Esta enseñanza comienza en el versículo 9, Jesús llamando a Mateo, quien era recaudador de impuestos.  Un recaudador de impuestos era considerado como un pecador muy notable, ya que estos hacían colaboraciones con los romanos en contra de sus hermanos judíos.

Del tema de los recaudadores de impuestos hay mucho que decir, pero solo lo dejaremos en que eran judíos traidores, porque trabajaban para el gobierno romano. Es bueno saber que Jesús, sabiendo que los recaudadores de impuestos eran odiados por sus hermanos judíos, aún así pasó por donde estaban y llamó a Mateo, eligiéndolo como uno de los 12. La historia nos narra que este Mateo sin duda alguna dejó todo su oficio y siguió a Jesús.

Sin duda alguna, la convención de Mateo a Jesús atraería a sus demás compañeros recaudadores y hubo una reunión, quizá con cientos de ellos. Aquí viene la decepción de los fariseos, al ver a Jesús comer con personas tan pecadoras.

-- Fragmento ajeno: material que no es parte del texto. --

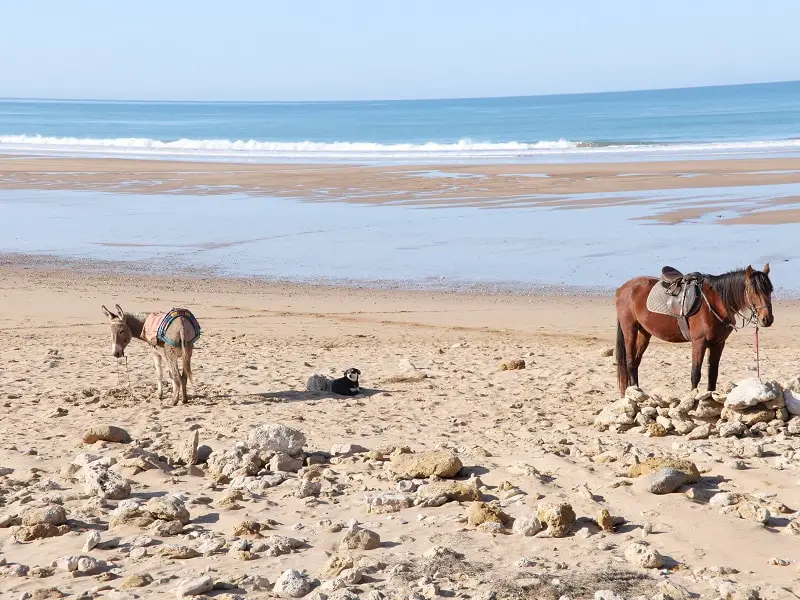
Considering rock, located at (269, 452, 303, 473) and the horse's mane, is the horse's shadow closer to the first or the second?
rock, located at (269, 452, 303, 473)

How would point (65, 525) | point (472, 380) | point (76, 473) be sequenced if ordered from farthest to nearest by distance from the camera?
point (472, 380) → point (76, 473) → point (65, 525)

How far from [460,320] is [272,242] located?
891 centimetres

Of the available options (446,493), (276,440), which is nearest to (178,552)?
(446,493)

Pero lo cierto es que los fariseos y escribas eran pecadores terribles, pero no veían su propio mal sino el del otro.

Ante los cuestionamientos de los fariseos de por qué Jesús se sentaba a la mesa a comer con pecadores, viene la gran respuesta de Jesús: “Los sanos no tienen necesidad de médico, sino los enfermos”. Jesús continúa recordándoles un poco sobre lo que los antiguos habían dicho: “Misericordia quiero, y no sacrificio”, citando a Oseas 6:6.

Jesús, el Maestro de los maestros, les estaba dando cátedra a los fariseos, quienes creían que eran conocedores de todo. Sin embargo, los fariseos no entendían algo tan sencillo como la misericordia.

Jesús vino a salvar a los pecadores de la ira de Dios. Vino a ser amigo de los pecadores, padre de los pecadores y sobre todo Salvador de los pecadores.